_Data items_:
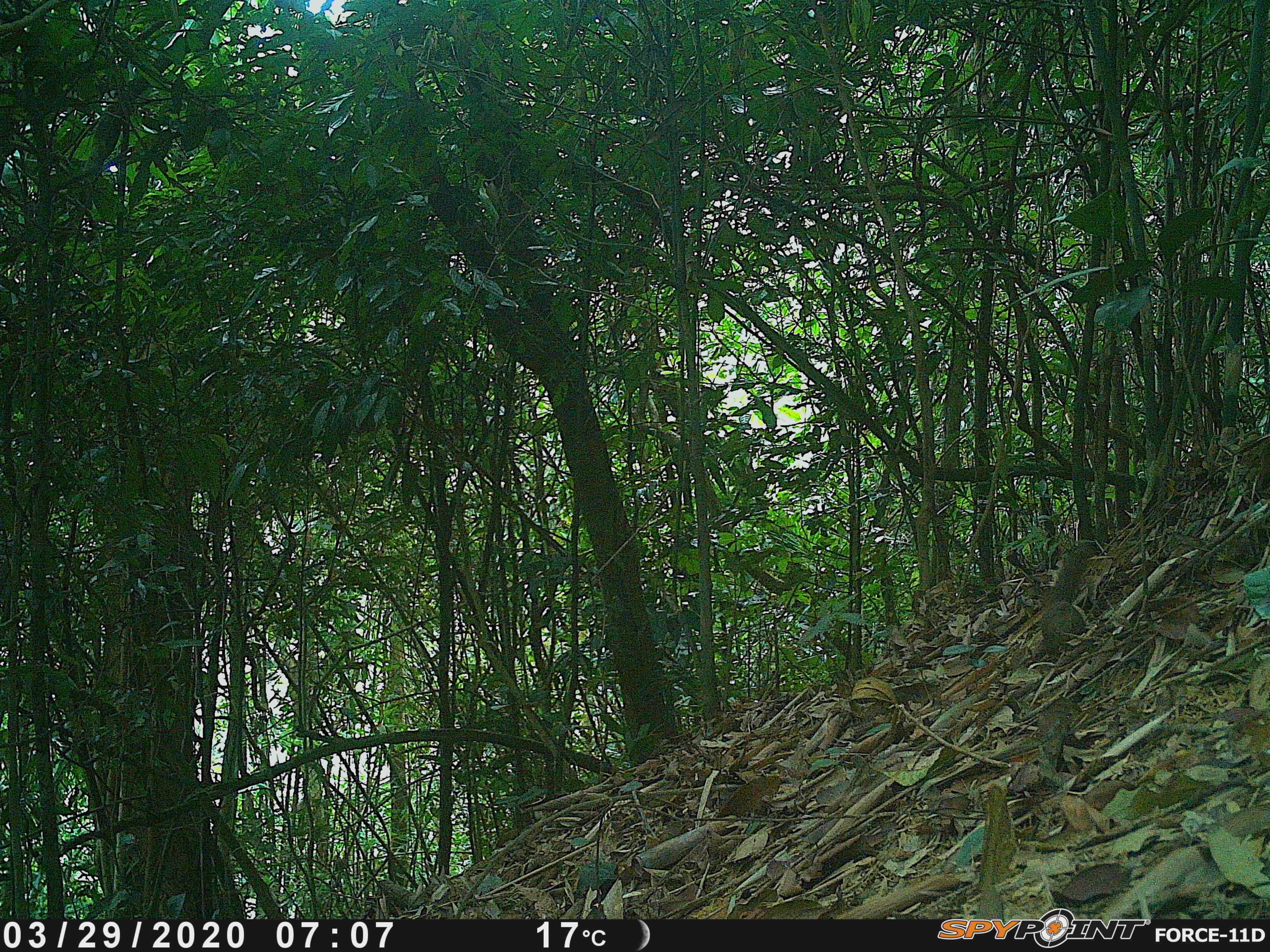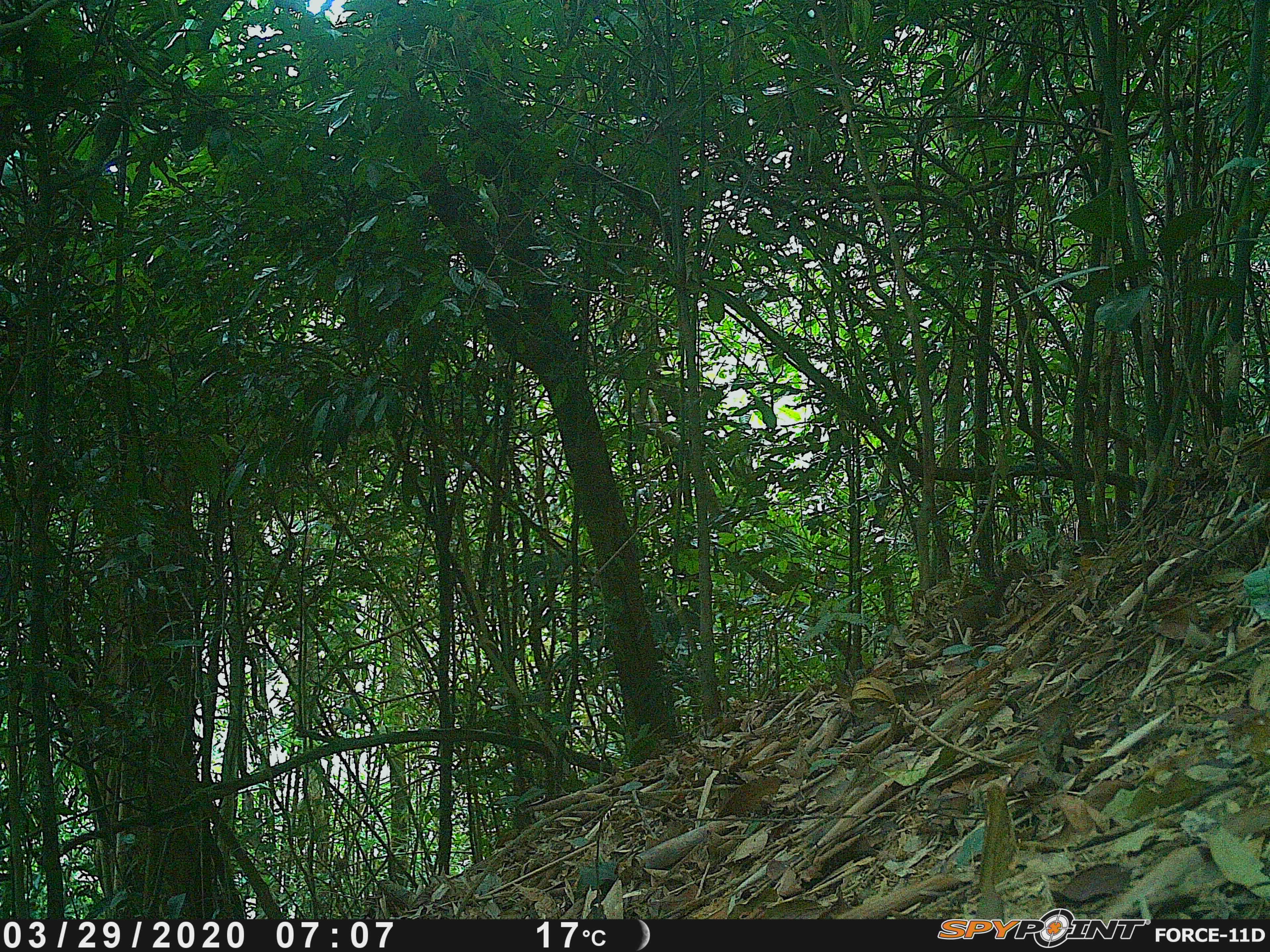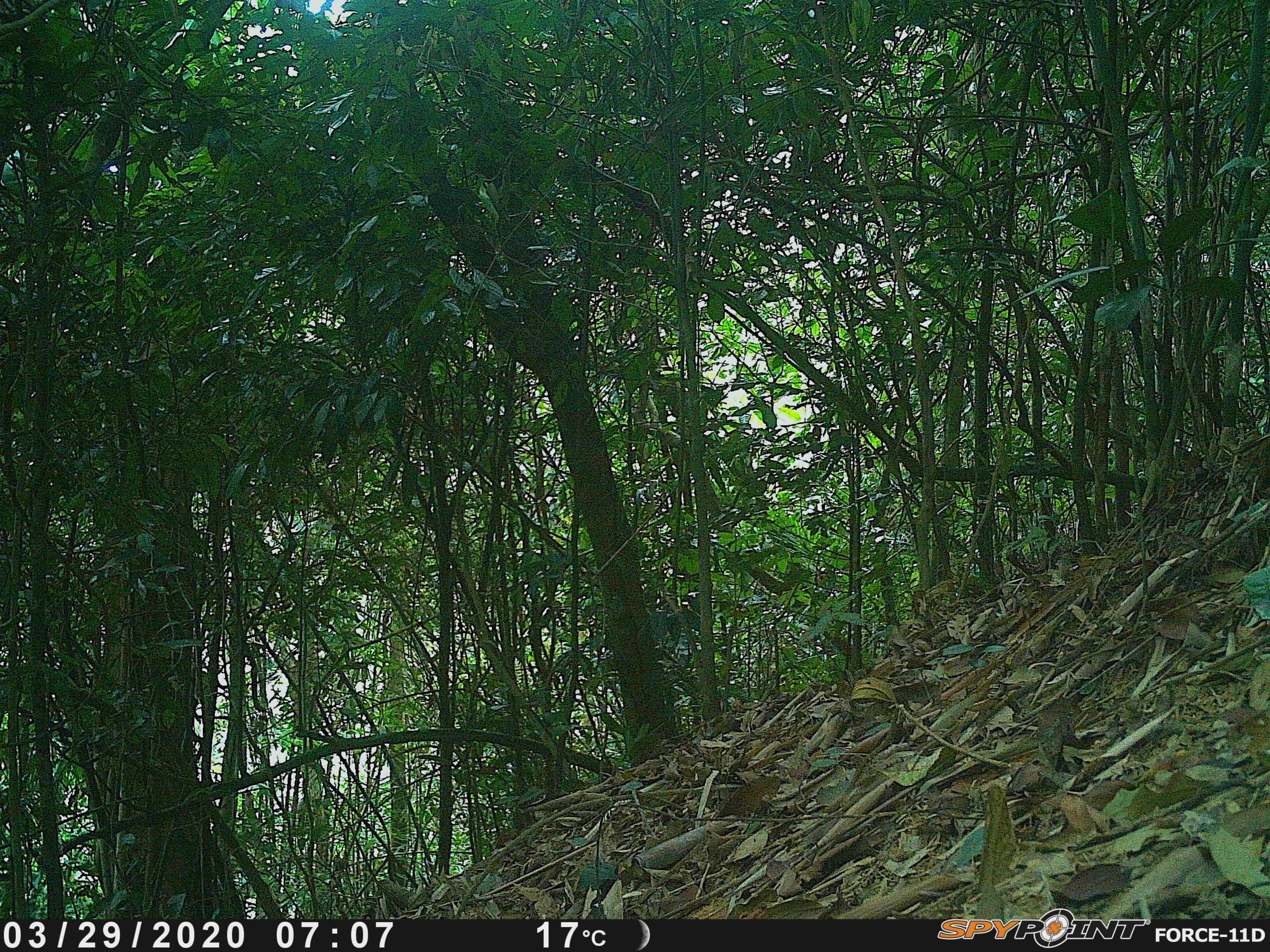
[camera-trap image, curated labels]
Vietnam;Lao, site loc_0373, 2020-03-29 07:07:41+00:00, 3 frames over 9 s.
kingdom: Animalia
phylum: Chordata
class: Mammalia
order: Rodentia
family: Sciuridae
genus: Sciurus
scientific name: Sciurus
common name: squirrel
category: unidentified squirrel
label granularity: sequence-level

_Action item_: An exact copy is needed of the closing lines of the entries above, counting from the one that contains "genus: Sciurus" and including it and the last.

_Your response_:
genus: Sciurus
scientific name: Sciurus
common name: squirrel
category: unidentified squirrel
label granularity: sequence-level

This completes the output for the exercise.